My project is to align aerial photos to make a mosaic-map out of them. My plan is to start with two photos, align the second with the first, and create an "initial mosaic" out of the two aligned images. Once that is done, I then align the third photo with the initial mosaic, and then align the fourth photo with the result of that, etc, thereby progressively constructing the map.
I have two techniques for doing this, but the more accurate one, which makes use of calcOpticalFlowPyrLK()
, only works for the two-image phase because the two input images must be the same size. Because of that I tried a new solution, but it is less accurate and the error introduced at every step piles up, eventually producing a nonsensical result.
My question is two-fold, but if you know the answer to one, you don't have to answer both, unless you want to. First, is there a way to use something similar to calcOpticalFlowPyrLK()
but with two images of different sizes (this includes any potential workarounds)? And second, is there a way to modify the detector/descriptor solution to make it more accurate?
Here's the accurate version that works only for two images:
# load images
base = cv2.imread("images/1.jpg")
curr = cv2.imread("images/2.jpg")
# convert to grayscale
base_gray = cv2.cvtColor(base, cv2.COLOR_BGR2GRAY)
# find the coordinates of good features to track in base
base_features = cv2.goodFeaturesToTrack(base_gray, 3000, .01, 10)
# find corresponding features in current photo
curr_features = np.array([])
curr_features, pyr_stati, _ = cv2.calcOpticalFlowPyrLK(base, curr, base_features, curr_features, flags=1)

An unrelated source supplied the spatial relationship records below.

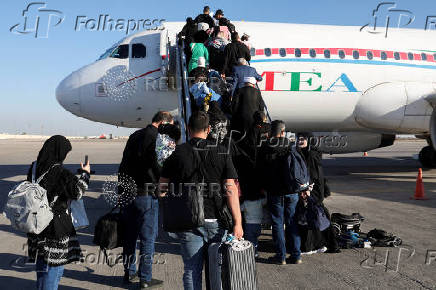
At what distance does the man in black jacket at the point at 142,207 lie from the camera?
5.07 m

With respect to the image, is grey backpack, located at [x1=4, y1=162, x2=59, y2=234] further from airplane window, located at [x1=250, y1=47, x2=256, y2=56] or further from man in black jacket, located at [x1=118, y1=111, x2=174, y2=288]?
airplane window, located at [x1=250, y1=47, x2=256, y2=56]

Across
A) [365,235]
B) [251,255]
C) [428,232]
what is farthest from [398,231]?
[251,255]

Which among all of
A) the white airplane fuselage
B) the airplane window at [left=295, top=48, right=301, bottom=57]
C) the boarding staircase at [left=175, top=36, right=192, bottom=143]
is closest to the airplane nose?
the white airplane fuselage

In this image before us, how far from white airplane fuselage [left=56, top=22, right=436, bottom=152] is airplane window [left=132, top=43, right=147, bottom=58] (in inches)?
5.1

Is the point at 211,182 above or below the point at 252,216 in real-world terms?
above

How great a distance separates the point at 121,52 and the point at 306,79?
6.03 m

# only add features for which a match was found to the pruned arrays
base_features_pruned = []
curr_features_pruned = []
for index, status in enumerate(pyr_stati):
if status == 1:
base_features_pruned.append(base_features[index])
curr_features_pruned.append(curr_features[index])

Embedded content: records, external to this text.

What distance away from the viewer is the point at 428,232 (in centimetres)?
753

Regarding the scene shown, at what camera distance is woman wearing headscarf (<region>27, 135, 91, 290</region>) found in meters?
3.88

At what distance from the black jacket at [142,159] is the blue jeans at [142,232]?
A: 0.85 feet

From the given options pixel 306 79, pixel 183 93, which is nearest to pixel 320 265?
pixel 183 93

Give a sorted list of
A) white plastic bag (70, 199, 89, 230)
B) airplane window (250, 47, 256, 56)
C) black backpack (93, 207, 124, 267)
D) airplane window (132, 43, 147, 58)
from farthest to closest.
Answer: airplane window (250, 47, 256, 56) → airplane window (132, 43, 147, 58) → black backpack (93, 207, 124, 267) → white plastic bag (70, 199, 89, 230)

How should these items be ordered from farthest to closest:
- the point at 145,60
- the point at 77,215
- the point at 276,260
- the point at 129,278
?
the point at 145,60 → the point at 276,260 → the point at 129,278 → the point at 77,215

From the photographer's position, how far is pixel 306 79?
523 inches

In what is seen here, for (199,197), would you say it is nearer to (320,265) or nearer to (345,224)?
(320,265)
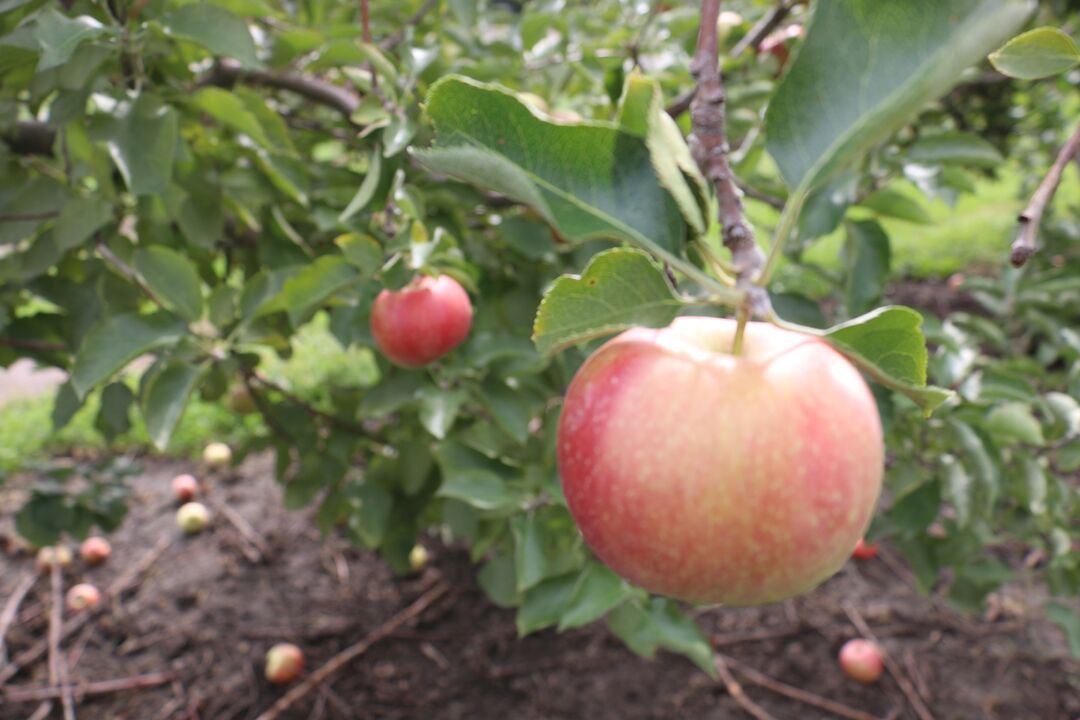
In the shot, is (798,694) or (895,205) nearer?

# convert lists to numpy arrays so they can be passed to opencv function
bf_final = np.asarray(base_features_pruned)
cf_final = np.asarray(curr_features_pruned)
# find perspective transformation using the arrays of corresponding points
transformation, hom_stati = cv2.findHomography(cf_final, bf_final, method=cv2.RANSAC, ransacReprojThreshold=1)
# transform the images and overlay them to see if they align properly
# not what I do in the actual program, just for use in the example code
# so that you can see how they align, if you decide to run it
height, width = curr.shape[:2]
mod_photo = cv2.warpPerspective(curr, transformation, (width, height))
new_image = cv2.addWeighted(mod_photo, .5, base, .5, 1)
Here's the inaccurate one that works for multiple images (until the error becomes too great):
# load images
base = cv2.imread("images/1.jpg")
curr = cv2.imread("images/2.jpg")
# convert to grayscale
base_gray = cv2.cvtColor(self.base, cv2.COLOR_BGR2GRAY)
# DIFFERENCES START
curr_gray = cv2.cvtColor(self.curr_photo, cv2.COLOR_BGR2GRAY)
# create detector, get keypoints and descriptors
detector = cv2.ORB_create()
base_keys, base_desc = detector.detectAndCompute(base_gray, None)
curr_keys, curr_desc = detector.detectAndCompute(curr_gray, None)
matcher = cv2.DescriptorMatcher_create("BruteForce-Hamming")
max_dist = 0.0
min_dist = 100.0
for match in matches:
dist = match.distance
min_dist = dist if dist < min_dist else min_dist
max_dist = dist if dist > max_dist else max_dist
good_matches = [match for match in matches if match.distance <= 3 * min_dist ]
base_matches = []
curr_matches = []
for match in good_matches:
base_matches.append(base_keys[match.queryIdx].pt)
curr_matches.append(curr_keys[match.trainIdx].pt)
bf_final = np.asarray(base_matches)
cf_final = np.asarray(curr_matches)
# SAME AS BEFORE
# find perspective transformation using the arrays of corresponding points
transformation, hom_stati = cv2.findHomography(cf_final, bf_final, method=cv2.RANSAC, ransacReprojThreshold=1)
# transform the images and overlay them to see if they align properly
# not what I do in the actual program, just for use in the example code
# so that you can see how they align, if you decide to run it
height, width = curr.shape[:2]
mod_photo = cv2.warpPerspective(curr, transformation, (width, height))
new_image = cv2.addWeighted(mod_photo, .5, base, .5, 1)